Mereka mengklaim, tindakan penyegelan ini dilakukan dengan aman dan kondusif dan dilakkan atas dasar laporan warga atas didirikannya rumah ibadah serta aktivitas penyebaran ajaran Jemaat Ahmadiyah Indonesia (JAL) yang dianggap menyimpang dari ajaran Islam.
“Berdasarkan hasil pemantauan diperoleh bukti permulaan yang mengindikasikan bahwa kegiatan pendirian sebuah bangunan ini dalam rangka tempat peribadatan serta aktivitas penyebaran ajaran Jemaat Ahmadiyah Indonesia (JAI) yang berlangsung sejak 2013-2024,” demikian Tim PAKEM yang diterima CNNIndonesia.com, Sabtu (6/7).
Oleh karena itu, sesuai dengan fakta MUI tim PAKEM langsung melakukan penyegelan dan larangan aktivias keagamaan oleh JAL di wilayah tersebut.
Pelanggaran kebebasan warga negara
Tindakan penyegelan oleh satpol PP dan tim PAKEM terhadap masjid Ahmadiyah di Garut ini menuai protes dari sejumlah lembaga swadaya masyarakat (LSM).
Ketua Umum Yayasan Lembaga Bantuan Hukum Indonesia (YLBI) M. Isnur mengatakan tolerasi atas umat beragama semakin mengkhawatirkan dan makin hari semakin menipis.
Penyegelan terhadap masjid Ahmadiyah ini bahkan membawa-bawa aturan yang dikeluarkan pemerintah. Padahal kata dia, tindakan penyegelan ini telah melanggar kebebasan setiap warga negara untuk berkeyakinan dan menjalankan ibadah sebagaimana diatur dalam UUD 1945 pasal 28E ayat 1 dan Pasal 29 ayat 2.
“Kami mendesak pemerintah, Presiden, KSP (Kantor Staf Presiden), Mendagri, Kemenag untuk segera turun tangan, mengatasi dan mencegah terjadinya peristiwa kekerasan dan pelanggaran hak beragama di manapun berada, yang sekarang meningkat seiring juga mau terlaksananya pilkada di 2024,” kata Isnur.

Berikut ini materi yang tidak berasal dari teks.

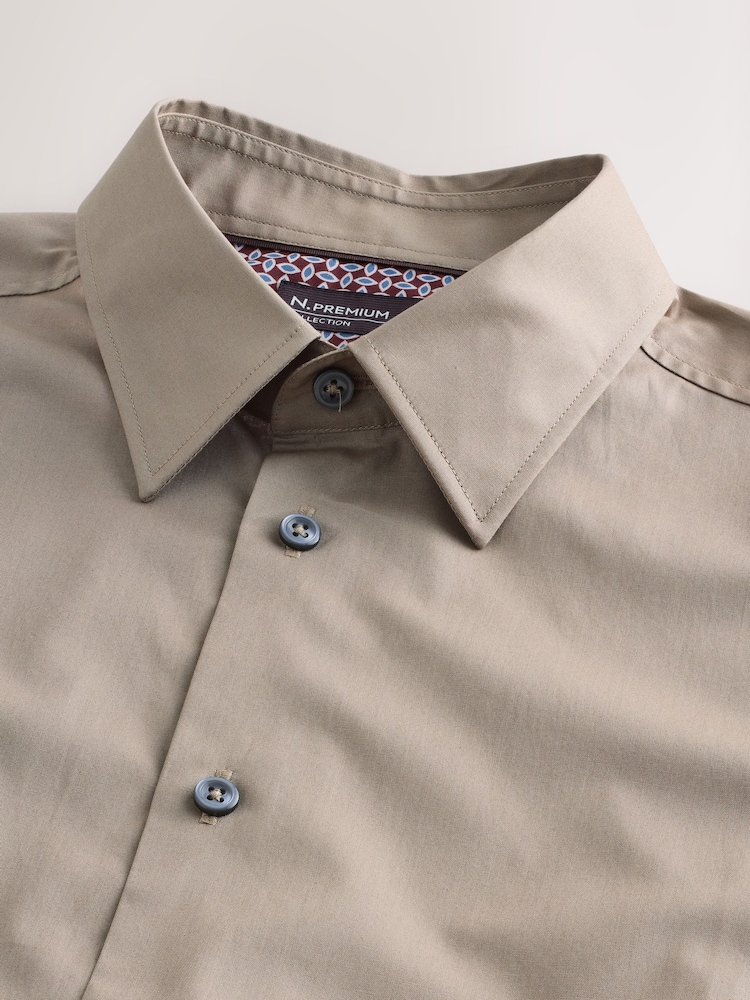 Neutral N. Premium Cotton Stretch Shirt and Tonal Tie and Tie Clip Set - Image 2 of 5 Neutral N. Premium Cotton Stretch Shirt and Tonal Tie and Tie Clip Set - Image 2 of 5
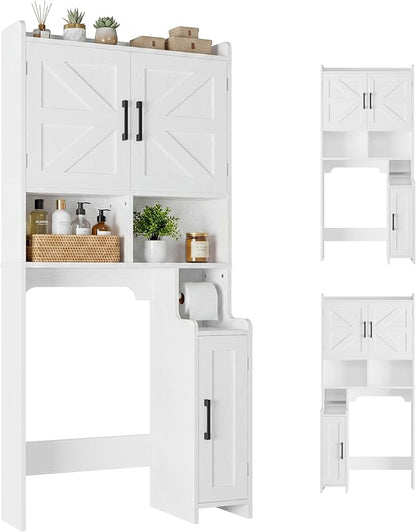 IRONCK 67 in Over The Toilet Storage Cabinet with Adjustable Shelves White | waterproof; side cabinet; toilet paper holder; anti-tip stable frame; bathroom laundry room; barn door farmhouse decor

Hal sama juga diungkap Solidariitas Antar Umat Beragama (SAJAJAR). Menurut mereka apa yang dilakukan Pemkab Garut adalah tindakan yang tidak sesuai dengan koridor kewenangannya, sebab urusan agama sepenuhnya adalah kewenangan Pemerintah Pusat.
Mereka juga menolak penutupan paksa masjid, sebab SKB 3 Menteri yang dikeluarkan pada 2008 lalu tidak mencantumkn larangan pembangunan masjid dan pelarangan kegiatan Ahmadiyah. Penutupan tersebut juga tidak disertai pemberitahuan, surat tugas penyegelan, dan dilakukan pada malam hari.

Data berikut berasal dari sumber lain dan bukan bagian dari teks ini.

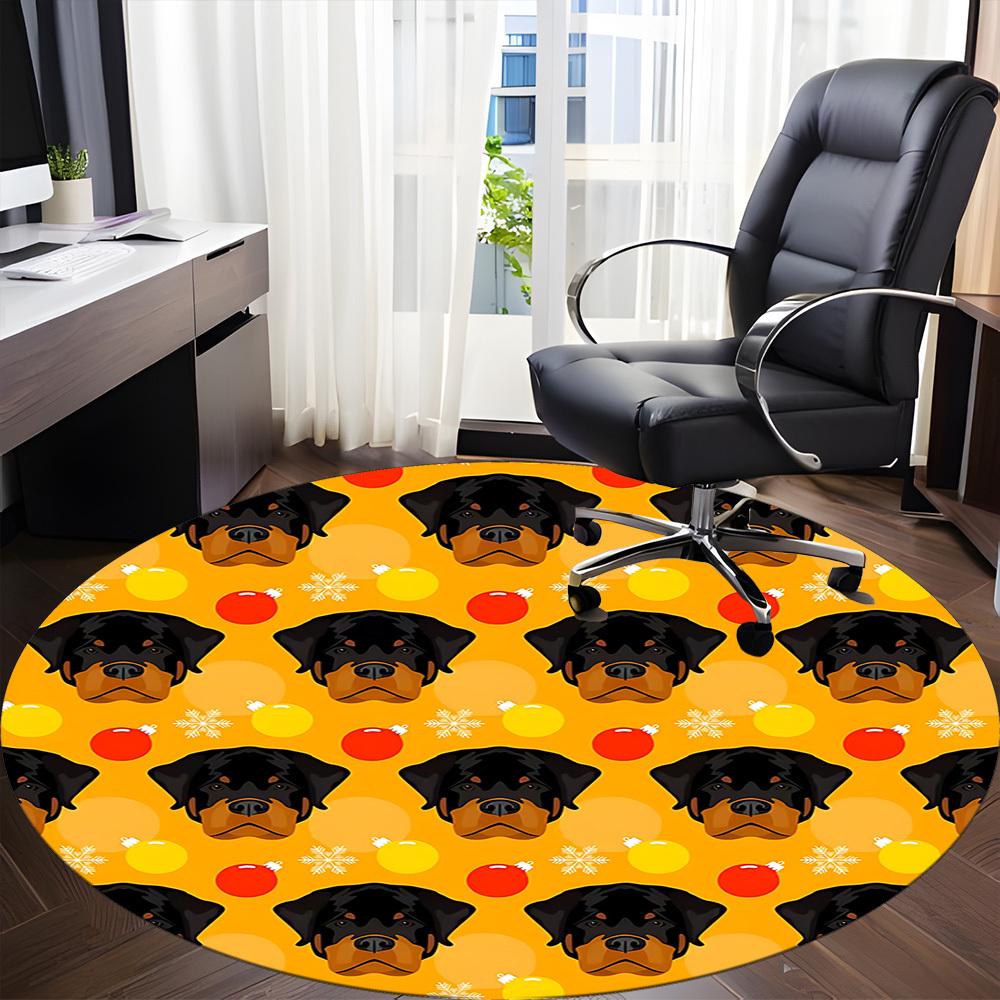 

1pc Rottweiler Chair Carpet for Office, Soft Flannel Throw Mat, Perfect for Office, Holiday Party Decoration Choice yy260320122 80cm by 80cm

“Tindakan penutupan paksa oleh Pemkab Garut melalui Satpol PP tidak berdasarkan keputusan pengadilan sehingga tidak memiliki kekuatan hukum yang sah, serta masalah agama adalah otoritas pemerintah pusat bukan pemerintahan daerah sesuai undang-undang Otonomi Daerah,” kata Koordinator Sajajar, Usman Ahmad Rizal.